The server market is now a very lucrative business for well known and established hardware manufacturing companies like HP, IBM, Sun and Dell. Dell had recently not such a good time on that market as its main rival, HP, quickly took over almost all the business with its blade server design that is way better than the traditional stand alone server. By using blade servers, HP managed to convince customers that they will gain a number of advantages like easy upgradability and service access, hot swapping and so on.
The
problem for Dell was that the HP blade servers were eroding its own server market so the company launched its own blade design; but as there are several blade standards floating around and no centralized standard to be seen on the horizon, the Dell server design did not enjoy much success. Now the situation looks a little bit changed as the news site
TheRegister reports after citing the market research and analysis firm IDC that suggests that the new Dell strategy for the server market starts to pay off.

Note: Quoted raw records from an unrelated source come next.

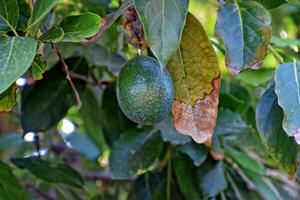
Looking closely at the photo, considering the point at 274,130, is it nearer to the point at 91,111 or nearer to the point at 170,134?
the point at 170,134

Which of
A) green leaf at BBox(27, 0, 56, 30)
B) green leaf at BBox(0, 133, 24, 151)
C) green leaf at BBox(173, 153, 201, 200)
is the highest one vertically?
green leaf at BBox(27, 0, 56, 30)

It looks like Dell's revenues generated by the server market for the second quarter of 2007 jumped a little over 20 percent when compared to those registered during the same time frame last year. The global server market increased by 6.3 percent over the last year and hardware and related sales reached a combined value of $13.1 billion, which marks the best performing second quarter since the peak of 2000. Dell's market position consolidated at the Sun's expense and soon it may even take its place as the third largest server supplier in the whole world, but on the other hand, HP and IBM are leading the industry, like always. IBM holds most of the market, having around 32 percent of the total number of shipments and a factory generated revenue of more than $4 billion. This big market share was in part boosted by increased sales of System z mainframes which registered around 9 percent of all server generated revenues in the second quarter.

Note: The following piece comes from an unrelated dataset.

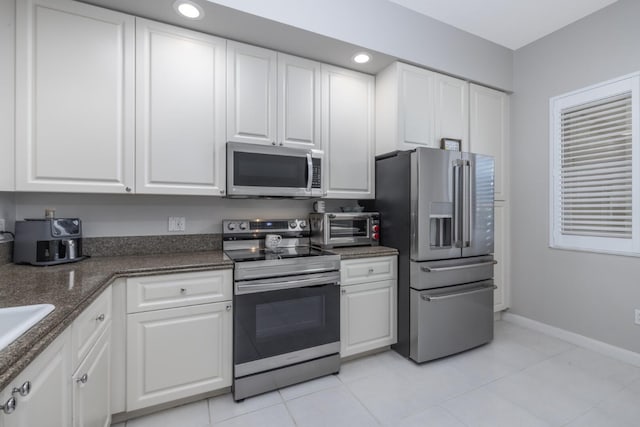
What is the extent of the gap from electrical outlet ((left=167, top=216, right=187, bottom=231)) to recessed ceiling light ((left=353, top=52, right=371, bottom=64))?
1878 millimetres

HP takes the second place on the server market, with a 28 percent share and an increase of 8 percent in revenues during the second quarter, reaching a total of $3.71 billion in factory revenue. The lower end servers from the ProLiant family of products and the blade servers were among the most sought after HP products. The third place belongs to Sun Microsystems that controls around 13 percent of the entire market with server generated revenues reaching $1.71 billion. Dell still remains that fourth player on the server market despite a big 20.2 percent jump in revenues. Factory revenues registered by Dell totaled $1.53 billion for an 11.6 percent share of the market. "Blade servers continue to be the fastest growing segment of the worldwide server market. Customers are increasing their blade deployments and vendors are broadening the blades product portfolio," said IDC analyst, Jed Scaramella. "IDC believes blades are in the next wave of product evolution and customer adoption. As IT organizations become more familiar with the platform, they are able to deploy blades in IT environments that are suited to take advantage the management capabilities, as well as the cost and serviceability benefits."